Experts and audiophiles may detect artifacts in many cases in which the average listener would not. Some musicians enjoy the distinct artifacts of low bitrate (sub- FM quality) encoding and there is a growing scene of net labels distributing stylized low bitrate music.

The bitrates in this section are approximately the minimum that the average listener in a typical listening or viewing environment, when using the best available compression, would perceive as not significantly worse than the reference standard

Audio (MP3) 32 kbit/s — MW (AM) quality 96 kbit/s — FM quality 128 - 160 kbit/s - Decent quality, difference can sometimes be obvious 192 kbit/s — Good quality, difference can only be heard by a few 224 - 320 kbit/s — High quality, nearly lossless quality

Other audio 4 kbit/s — minimum necessary for recognizable speech (using special- purpose speech ) 8 kbit/s — telephone quality (using speech codecs) 500 kbit/s–1 Mbit/s — lossless audio as used in formats such as FLAC, WavPack or Monkey's Audio 1411 kbit/s — PCM (WAV) sound format of Compact Disc Digital Audio

Video (MPEG2) 16 kbit/s — videophone quality (minimum necessary for a consumer- acceptable "talking head" picture) 128 – 384 kbit/s — business-oriented videoconferencing system quality 1 Mbit/s — VHS quality 5 Mbit/s — DVD quality 15 Mbit/s — HDTV quality\

Notes For technical reasons (hardware/software protocols, overheads, encoding schemes, etc.) the actual bitrates used by some of the compared-to devices may be significantly higher than what is listed above. For example:

Telephone circuits using µlaw or A-law (pulse code modulation) — 64 kbit/s CDs using CDDA — 1.4 Mbit/s

REVIEW:

When audio is digitized, an analog recording is played back through an electronic device, and the variations of the electric current generated by the device are sampled at very fast time intervals. The amplitude of the current, corresponding to the amplitude of the original sound wave, is recorded as a number at each sampling point.

The quality and resolution of digitized audio is determined by two factors:

1. The number of times per second the amplitude of the wave is measured

2. The range of numbers used to record each measurement.

The first factor, the "sampling rate" is described in kilohertz (kHz), or thousands of samples per second. Consumer audio CDs are recorded at a sampling rate of 44.1 kHz. That means that each second of audio is represented as 44,100 separate amplitude measurements as the wave flows past a point.
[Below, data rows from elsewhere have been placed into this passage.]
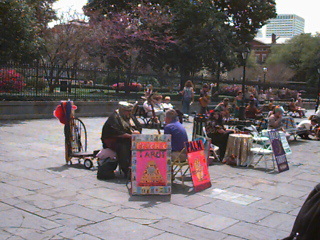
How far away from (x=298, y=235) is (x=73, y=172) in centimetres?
605

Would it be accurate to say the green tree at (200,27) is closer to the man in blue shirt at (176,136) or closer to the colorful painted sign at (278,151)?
the colorful painted sign at (278,151)

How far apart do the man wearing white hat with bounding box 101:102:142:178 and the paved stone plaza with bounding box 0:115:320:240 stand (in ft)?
1.27

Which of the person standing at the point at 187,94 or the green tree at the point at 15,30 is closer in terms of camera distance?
the green tree at the point at 15,30

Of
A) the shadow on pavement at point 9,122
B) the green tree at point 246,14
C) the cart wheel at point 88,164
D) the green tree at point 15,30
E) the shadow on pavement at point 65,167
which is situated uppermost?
the green tree at point 246,14

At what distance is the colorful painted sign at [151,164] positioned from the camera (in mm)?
6766

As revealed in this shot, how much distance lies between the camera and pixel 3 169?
7.96 m

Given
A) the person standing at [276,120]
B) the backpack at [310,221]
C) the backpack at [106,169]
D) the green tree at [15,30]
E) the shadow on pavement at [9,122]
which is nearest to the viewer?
the backpack at [310,221]

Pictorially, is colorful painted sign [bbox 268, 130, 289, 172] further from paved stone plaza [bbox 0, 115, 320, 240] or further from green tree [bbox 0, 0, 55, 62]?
green tree [bbox 0, 0, 55, 62]

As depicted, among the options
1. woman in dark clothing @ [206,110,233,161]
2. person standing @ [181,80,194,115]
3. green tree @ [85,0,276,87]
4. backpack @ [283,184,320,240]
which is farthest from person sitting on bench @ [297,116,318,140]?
backpack @ [283,184,320,240]

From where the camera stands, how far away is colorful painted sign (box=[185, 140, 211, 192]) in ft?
23.9

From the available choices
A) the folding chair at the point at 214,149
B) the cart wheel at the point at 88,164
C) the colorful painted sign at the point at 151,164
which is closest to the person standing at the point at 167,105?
the folding chair at the point at 214,149

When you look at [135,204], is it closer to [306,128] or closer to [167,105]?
→ [306,128]

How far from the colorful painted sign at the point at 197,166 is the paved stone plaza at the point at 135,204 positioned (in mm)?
144

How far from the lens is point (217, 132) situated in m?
10.3
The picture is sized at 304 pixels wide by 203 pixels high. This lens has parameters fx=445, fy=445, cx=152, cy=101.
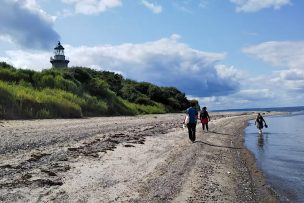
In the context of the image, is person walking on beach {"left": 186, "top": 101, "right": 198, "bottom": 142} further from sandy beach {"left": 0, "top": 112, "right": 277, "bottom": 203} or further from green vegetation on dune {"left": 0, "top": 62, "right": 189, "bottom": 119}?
green vegetation on dune {"left": 0, "top": 62, "right": 189, "bottom": 119}

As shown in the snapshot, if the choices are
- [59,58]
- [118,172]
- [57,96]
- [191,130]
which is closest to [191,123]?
[191,130]

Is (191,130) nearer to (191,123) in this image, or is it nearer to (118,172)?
(191,123)

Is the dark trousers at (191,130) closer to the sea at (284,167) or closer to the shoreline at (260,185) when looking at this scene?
the sea at (284,167)

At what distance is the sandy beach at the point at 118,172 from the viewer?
29.7 feet

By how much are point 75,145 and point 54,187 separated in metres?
6.93

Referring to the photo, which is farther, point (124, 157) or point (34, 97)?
point (34, 97)

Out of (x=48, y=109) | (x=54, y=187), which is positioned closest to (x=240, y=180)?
(x=54, y=187)

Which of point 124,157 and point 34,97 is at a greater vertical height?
point 34,97

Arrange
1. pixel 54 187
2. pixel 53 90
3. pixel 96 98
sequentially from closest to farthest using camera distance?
1. pixel 54 187
2. pixel 53 90
3. pixel 96 98

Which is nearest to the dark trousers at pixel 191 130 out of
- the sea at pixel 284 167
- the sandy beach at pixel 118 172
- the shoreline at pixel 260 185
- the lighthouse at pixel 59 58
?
the sandy beach at pixel 118 172

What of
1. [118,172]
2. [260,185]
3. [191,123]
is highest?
[191,123]

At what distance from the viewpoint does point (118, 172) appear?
11438 millimetres

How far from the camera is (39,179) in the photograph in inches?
381

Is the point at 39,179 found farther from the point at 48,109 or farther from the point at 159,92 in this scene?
the point at 159,92
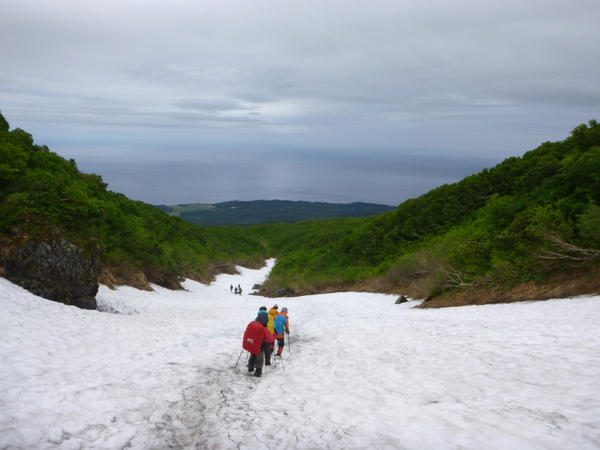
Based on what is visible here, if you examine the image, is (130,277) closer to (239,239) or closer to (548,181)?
(548,181)

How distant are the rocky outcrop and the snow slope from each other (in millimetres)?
690

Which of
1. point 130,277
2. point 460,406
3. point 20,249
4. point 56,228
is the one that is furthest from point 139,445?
point 130,277

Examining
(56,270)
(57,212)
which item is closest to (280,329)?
(56,270)

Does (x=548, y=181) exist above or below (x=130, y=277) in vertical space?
above

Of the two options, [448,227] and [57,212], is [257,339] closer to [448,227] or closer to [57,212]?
[57,212]

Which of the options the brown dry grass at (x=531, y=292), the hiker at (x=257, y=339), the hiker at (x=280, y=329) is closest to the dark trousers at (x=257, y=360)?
the hiker at (x=257, y=339)

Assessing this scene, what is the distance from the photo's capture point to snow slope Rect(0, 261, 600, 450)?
521cm

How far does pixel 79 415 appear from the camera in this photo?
5.34 meters

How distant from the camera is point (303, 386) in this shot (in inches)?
311

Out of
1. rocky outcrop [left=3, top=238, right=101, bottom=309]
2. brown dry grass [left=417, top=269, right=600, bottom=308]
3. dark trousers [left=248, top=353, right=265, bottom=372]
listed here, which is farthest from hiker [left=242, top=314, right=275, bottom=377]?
brown dry grass [left=417, top=269, right=600, bottom=308]

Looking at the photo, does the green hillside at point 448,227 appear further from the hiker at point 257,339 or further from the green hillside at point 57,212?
the hiker at point 257,339

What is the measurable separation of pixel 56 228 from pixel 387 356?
12.0 m

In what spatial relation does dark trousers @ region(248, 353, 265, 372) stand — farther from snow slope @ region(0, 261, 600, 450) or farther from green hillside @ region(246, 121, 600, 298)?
green hillside @ region(246, 121, 600, 298)

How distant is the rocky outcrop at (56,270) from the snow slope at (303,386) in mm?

Visual representation of two sample rates

A. The top wave represents a low sample rate which does not accurately reproduce the shape of the original sound wave B. The bottom wave represents a high sample rate which more accurately reproduces the wave

The second factor, the "bit depth" describes the range of numbers used to represent each amplitude measurement. For example, if each measurement were represented on a scale from 1-10, that would be a rougher measurement than a scale from 1-1000. Sample size is measured in bits. Eight-bit numbers range from 0-255; 16-bit numbers range from 0-65,535; and 24-bit numbers range from 0- 16,777,215. Since human ears are sensitive to the volume of sound, measured in decibals (dB), higher bit depths result in a “smoother” or more realistic representation of the audio source, or greater “dynamic range.” All audio CDs are 16 bit recordings.

Please not that the discussion above discusses only factors related to digital audio reformatting. The quality of the original analog playback into the digital system will also greatly affect the final digital audio product.